→ **Work required**: All that is needed is an exact copy of the lines from the beginning of the data below through the line containing "<TITLE>Lobuli Pulmonis |", minus the pictures.
====== Exercise input
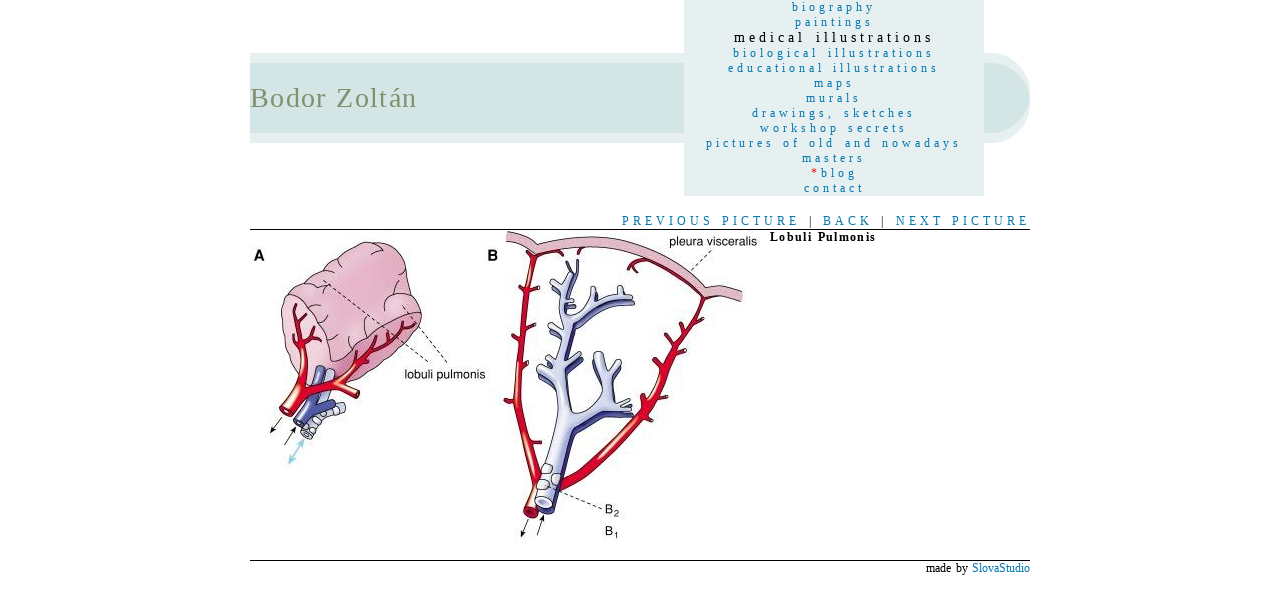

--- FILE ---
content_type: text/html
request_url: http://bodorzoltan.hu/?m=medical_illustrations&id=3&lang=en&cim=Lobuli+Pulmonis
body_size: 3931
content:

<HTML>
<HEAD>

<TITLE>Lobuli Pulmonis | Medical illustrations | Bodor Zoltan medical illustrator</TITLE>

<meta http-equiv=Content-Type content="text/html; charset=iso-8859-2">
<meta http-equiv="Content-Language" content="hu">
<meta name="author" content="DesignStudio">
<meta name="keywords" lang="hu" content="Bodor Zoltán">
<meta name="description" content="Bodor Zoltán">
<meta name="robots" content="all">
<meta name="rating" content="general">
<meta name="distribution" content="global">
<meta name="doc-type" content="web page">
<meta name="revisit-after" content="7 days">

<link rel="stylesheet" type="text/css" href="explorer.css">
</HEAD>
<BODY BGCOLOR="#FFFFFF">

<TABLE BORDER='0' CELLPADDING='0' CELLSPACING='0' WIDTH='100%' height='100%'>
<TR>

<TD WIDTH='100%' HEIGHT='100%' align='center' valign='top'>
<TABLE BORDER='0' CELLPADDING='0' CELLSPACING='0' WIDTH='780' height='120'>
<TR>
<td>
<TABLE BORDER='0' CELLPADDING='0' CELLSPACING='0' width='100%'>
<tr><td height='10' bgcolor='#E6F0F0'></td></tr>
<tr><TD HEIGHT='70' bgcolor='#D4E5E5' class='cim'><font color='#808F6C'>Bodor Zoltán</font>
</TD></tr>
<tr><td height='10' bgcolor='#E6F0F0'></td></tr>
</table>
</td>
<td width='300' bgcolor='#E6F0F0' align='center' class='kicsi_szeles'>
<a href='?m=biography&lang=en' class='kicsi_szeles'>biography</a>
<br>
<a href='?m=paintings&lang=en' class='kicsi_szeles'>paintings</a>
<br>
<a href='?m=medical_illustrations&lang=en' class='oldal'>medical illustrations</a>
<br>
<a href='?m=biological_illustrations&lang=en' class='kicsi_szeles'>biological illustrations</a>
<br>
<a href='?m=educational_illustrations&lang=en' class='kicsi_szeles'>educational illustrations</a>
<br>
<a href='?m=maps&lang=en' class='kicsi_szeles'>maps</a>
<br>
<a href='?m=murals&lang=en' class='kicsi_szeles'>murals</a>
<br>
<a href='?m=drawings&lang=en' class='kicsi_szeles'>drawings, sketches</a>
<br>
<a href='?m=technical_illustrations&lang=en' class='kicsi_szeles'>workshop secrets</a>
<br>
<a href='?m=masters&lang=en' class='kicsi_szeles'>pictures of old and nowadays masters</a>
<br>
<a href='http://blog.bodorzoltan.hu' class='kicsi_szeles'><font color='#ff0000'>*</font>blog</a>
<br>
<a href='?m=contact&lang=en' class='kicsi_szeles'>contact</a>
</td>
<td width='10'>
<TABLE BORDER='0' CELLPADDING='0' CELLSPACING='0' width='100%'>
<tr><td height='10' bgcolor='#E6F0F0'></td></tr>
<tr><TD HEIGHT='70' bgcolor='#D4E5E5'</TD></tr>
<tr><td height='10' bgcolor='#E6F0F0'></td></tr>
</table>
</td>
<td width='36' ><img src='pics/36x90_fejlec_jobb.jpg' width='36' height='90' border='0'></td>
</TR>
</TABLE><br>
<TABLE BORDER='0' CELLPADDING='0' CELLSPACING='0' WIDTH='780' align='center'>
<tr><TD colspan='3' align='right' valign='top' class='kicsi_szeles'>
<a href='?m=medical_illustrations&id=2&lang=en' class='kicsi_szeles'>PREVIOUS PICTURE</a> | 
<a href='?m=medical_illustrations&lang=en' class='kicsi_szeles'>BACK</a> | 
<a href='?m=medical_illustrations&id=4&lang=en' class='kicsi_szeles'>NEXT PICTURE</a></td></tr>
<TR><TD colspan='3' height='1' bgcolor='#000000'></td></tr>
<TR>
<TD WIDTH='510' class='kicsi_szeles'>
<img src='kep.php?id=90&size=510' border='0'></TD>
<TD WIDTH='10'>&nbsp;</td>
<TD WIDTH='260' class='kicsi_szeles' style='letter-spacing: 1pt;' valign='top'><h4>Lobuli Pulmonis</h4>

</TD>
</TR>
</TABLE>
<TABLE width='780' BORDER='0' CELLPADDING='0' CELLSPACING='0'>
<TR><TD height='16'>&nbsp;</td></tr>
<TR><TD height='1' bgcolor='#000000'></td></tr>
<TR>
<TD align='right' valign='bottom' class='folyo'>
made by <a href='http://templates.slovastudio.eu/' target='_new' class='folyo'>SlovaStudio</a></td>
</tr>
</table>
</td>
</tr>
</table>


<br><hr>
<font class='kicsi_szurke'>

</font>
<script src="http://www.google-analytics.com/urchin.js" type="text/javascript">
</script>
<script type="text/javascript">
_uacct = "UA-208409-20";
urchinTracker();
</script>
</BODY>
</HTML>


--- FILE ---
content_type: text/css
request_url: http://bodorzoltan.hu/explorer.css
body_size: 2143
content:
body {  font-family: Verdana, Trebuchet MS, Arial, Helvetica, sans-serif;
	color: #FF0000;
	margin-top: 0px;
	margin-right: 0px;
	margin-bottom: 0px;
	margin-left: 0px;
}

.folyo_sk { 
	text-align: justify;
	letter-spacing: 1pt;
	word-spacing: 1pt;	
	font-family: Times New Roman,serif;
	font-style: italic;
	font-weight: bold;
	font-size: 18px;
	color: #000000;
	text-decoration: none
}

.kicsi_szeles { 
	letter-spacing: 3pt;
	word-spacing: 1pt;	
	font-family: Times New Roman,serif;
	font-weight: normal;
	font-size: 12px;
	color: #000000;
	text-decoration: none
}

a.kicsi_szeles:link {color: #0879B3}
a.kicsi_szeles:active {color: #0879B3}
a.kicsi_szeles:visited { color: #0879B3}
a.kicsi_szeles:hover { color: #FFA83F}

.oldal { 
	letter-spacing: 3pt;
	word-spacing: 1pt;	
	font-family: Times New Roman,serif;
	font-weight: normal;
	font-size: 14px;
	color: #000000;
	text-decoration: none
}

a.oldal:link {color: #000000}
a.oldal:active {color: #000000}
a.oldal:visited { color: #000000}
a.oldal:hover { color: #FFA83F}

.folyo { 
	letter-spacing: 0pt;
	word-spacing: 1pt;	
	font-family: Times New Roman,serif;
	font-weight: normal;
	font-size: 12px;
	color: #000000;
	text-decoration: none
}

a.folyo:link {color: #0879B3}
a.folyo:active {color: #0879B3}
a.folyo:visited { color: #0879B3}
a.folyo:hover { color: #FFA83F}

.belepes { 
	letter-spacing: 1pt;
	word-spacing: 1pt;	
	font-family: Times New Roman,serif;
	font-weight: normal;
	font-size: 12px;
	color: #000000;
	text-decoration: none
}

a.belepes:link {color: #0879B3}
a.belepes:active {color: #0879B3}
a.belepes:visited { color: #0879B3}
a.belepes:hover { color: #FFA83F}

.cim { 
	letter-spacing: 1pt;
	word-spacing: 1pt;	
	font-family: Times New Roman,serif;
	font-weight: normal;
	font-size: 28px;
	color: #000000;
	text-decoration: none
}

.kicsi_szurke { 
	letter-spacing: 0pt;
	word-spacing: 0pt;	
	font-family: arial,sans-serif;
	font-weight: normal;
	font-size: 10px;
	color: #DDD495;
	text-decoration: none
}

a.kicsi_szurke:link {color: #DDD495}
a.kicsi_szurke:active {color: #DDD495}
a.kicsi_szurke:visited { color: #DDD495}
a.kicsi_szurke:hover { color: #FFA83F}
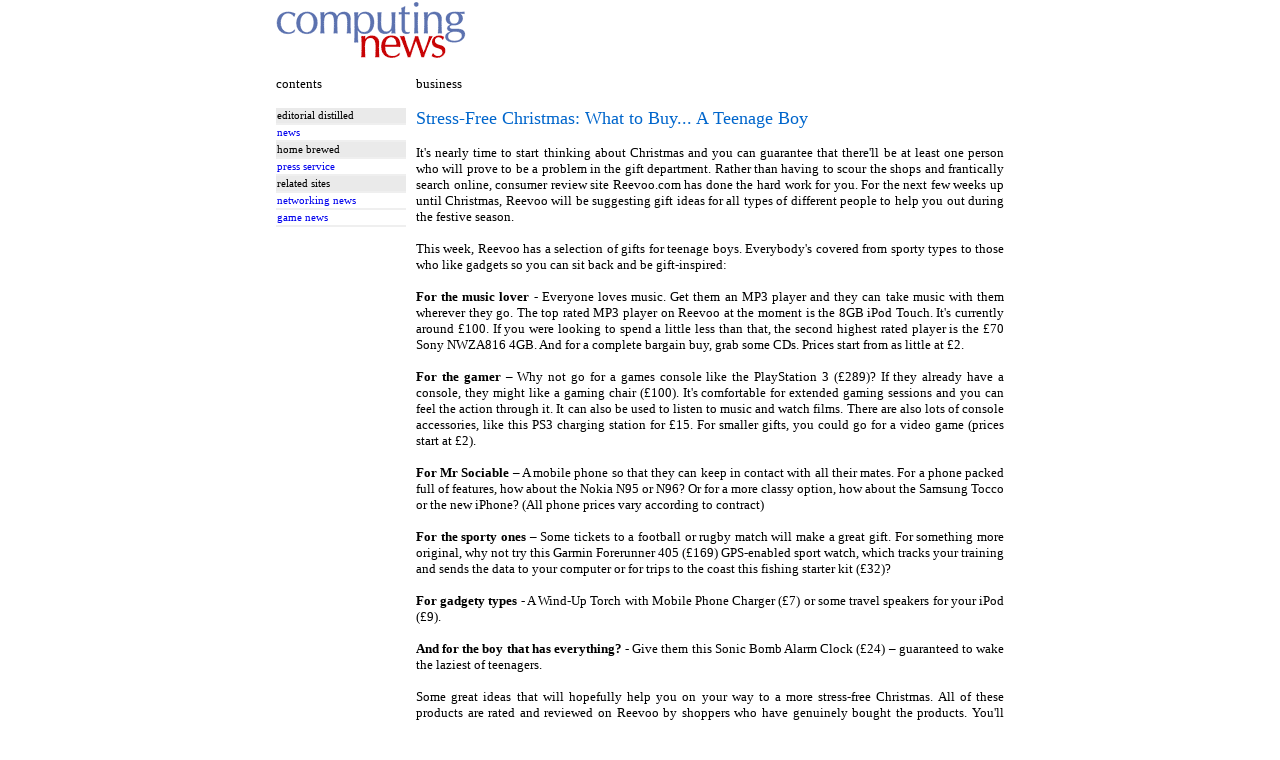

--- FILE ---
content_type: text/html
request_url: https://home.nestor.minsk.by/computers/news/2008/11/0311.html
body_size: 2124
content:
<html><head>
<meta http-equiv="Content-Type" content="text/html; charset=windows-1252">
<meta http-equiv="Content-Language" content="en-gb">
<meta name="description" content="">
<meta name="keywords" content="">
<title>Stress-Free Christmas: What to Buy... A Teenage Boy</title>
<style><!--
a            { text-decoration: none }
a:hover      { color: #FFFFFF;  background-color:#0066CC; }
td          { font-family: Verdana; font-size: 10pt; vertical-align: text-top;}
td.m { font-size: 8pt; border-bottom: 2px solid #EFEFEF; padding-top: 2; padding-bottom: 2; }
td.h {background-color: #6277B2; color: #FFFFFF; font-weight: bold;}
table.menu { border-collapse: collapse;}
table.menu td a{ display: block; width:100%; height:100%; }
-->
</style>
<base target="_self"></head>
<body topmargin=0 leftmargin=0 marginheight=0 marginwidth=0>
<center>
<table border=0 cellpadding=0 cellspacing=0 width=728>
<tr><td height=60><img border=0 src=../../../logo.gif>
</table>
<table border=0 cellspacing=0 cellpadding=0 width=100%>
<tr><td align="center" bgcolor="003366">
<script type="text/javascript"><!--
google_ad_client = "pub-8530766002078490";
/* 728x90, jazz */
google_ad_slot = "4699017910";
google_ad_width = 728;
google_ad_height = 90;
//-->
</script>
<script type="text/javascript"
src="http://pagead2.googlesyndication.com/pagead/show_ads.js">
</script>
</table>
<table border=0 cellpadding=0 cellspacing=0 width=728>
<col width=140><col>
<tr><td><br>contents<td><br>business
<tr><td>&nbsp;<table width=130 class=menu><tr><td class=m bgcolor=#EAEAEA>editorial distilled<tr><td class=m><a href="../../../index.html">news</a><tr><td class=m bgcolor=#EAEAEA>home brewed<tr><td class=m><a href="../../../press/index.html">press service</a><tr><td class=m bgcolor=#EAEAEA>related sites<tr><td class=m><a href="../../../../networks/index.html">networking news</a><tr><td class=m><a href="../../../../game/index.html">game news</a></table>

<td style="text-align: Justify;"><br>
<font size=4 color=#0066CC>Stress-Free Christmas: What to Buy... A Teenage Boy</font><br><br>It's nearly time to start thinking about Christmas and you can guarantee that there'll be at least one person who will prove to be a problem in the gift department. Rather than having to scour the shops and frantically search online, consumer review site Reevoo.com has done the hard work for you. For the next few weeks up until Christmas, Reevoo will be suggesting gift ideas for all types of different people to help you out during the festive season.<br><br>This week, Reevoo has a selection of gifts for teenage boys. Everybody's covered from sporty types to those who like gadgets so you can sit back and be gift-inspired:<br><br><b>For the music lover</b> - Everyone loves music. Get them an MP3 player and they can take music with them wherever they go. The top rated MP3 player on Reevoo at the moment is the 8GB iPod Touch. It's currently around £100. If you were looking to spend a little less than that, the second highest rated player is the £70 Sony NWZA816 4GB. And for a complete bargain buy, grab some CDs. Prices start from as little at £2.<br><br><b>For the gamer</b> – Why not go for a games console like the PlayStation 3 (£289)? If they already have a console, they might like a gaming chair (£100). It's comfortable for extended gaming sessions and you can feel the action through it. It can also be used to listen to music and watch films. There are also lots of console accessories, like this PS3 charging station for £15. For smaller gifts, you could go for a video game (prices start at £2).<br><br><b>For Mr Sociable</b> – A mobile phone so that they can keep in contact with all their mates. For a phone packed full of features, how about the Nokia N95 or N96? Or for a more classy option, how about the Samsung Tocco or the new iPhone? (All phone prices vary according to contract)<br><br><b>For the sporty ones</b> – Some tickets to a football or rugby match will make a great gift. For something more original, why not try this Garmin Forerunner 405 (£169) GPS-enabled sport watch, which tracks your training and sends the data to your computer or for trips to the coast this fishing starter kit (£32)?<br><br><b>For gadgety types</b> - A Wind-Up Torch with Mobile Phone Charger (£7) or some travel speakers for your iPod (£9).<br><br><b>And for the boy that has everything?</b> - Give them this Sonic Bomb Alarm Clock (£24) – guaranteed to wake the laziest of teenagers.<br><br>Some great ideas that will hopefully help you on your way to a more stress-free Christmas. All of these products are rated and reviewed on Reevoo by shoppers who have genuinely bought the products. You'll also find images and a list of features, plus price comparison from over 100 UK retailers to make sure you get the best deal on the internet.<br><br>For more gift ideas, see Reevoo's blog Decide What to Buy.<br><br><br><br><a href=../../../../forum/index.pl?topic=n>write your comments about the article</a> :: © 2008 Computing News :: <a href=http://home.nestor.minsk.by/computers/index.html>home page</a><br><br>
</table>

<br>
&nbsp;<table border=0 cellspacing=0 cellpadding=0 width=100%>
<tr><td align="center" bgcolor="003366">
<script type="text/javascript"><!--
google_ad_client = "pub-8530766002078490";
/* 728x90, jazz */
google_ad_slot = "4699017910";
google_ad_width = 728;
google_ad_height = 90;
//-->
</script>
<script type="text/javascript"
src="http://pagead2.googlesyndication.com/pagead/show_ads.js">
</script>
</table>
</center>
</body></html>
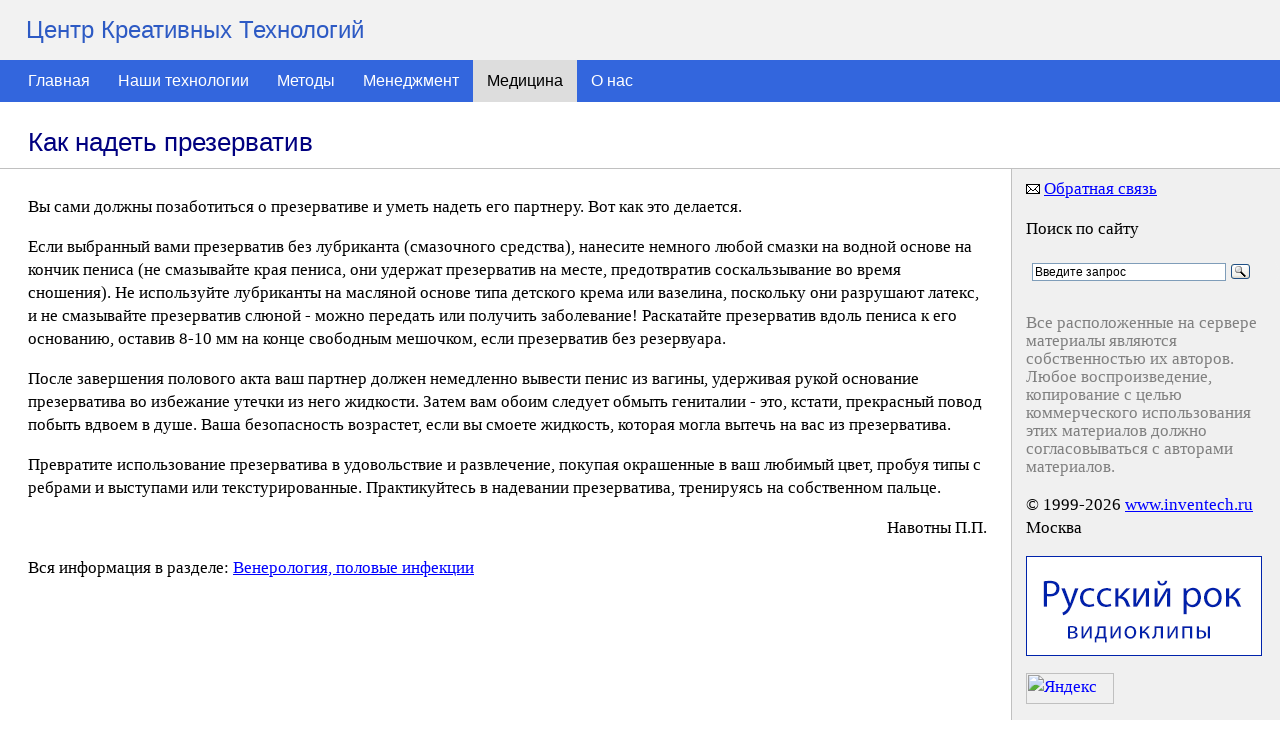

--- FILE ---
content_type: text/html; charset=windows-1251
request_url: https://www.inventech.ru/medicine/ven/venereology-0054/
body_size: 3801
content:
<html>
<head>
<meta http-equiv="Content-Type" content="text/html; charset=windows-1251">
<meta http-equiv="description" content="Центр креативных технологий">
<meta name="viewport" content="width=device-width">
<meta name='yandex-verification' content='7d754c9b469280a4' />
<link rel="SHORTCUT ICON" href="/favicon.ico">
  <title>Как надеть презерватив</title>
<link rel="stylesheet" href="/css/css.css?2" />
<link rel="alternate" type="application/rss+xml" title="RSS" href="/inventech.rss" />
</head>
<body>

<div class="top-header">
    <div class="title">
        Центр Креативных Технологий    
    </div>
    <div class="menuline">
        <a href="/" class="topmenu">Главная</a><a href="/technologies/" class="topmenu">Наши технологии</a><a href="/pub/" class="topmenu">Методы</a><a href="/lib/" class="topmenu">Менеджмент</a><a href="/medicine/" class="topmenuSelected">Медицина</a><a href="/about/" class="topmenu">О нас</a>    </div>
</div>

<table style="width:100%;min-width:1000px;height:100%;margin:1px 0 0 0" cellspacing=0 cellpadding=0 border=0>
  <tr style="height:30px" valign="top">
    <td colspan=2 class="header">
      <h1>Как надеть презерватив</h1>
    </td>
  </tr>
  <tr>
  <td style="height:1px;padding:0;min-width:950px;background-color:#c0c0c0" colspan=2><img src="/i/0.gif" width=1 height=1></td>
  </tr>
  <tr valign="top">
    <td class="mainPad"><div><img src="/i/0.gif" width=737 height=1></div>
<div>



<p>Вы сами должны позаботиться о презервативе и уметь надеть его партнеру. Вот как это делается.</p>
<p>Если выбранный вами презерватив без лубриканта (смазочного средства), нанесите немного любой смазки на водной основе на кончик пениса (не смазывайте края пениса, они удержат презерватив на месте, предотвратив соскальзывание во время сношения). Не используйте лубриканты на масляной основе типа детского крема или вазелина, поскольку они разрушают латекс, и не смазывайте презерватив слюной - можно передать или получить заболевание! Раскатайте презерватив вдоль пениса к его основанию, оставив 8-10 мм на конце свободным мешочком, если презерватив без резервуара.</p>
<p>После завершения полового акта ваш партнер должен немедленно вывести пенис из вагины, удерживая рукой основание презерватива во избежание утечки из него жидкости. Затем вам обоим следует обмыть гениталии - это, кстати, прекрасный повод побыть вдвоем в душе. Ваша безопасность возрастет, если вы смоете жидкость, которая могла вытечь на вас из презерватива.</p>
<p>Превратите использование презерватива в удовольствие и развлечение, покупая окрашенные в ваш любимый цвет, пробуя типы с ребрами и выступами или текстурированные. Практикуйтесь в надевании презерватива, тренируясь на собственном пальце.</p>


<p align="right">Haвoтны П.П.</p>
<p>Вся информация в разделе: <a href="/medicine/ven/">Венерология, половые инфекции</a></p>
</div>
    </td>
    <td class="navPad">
============
→ **Output of the exercise**:
--- FILE ---
content_type: text/html
request_url: http://bodorzoltan.hu/?m=medical_illustrations&id=3&lang=en&cim=Lobuli+Pulmonis
body_size: 3931
content:

<HTML>
<HEAD>

<TITLE>Lobuli Pulmonis | Medical illustrations | Bodor Zoltan medical illustrator</TITLE>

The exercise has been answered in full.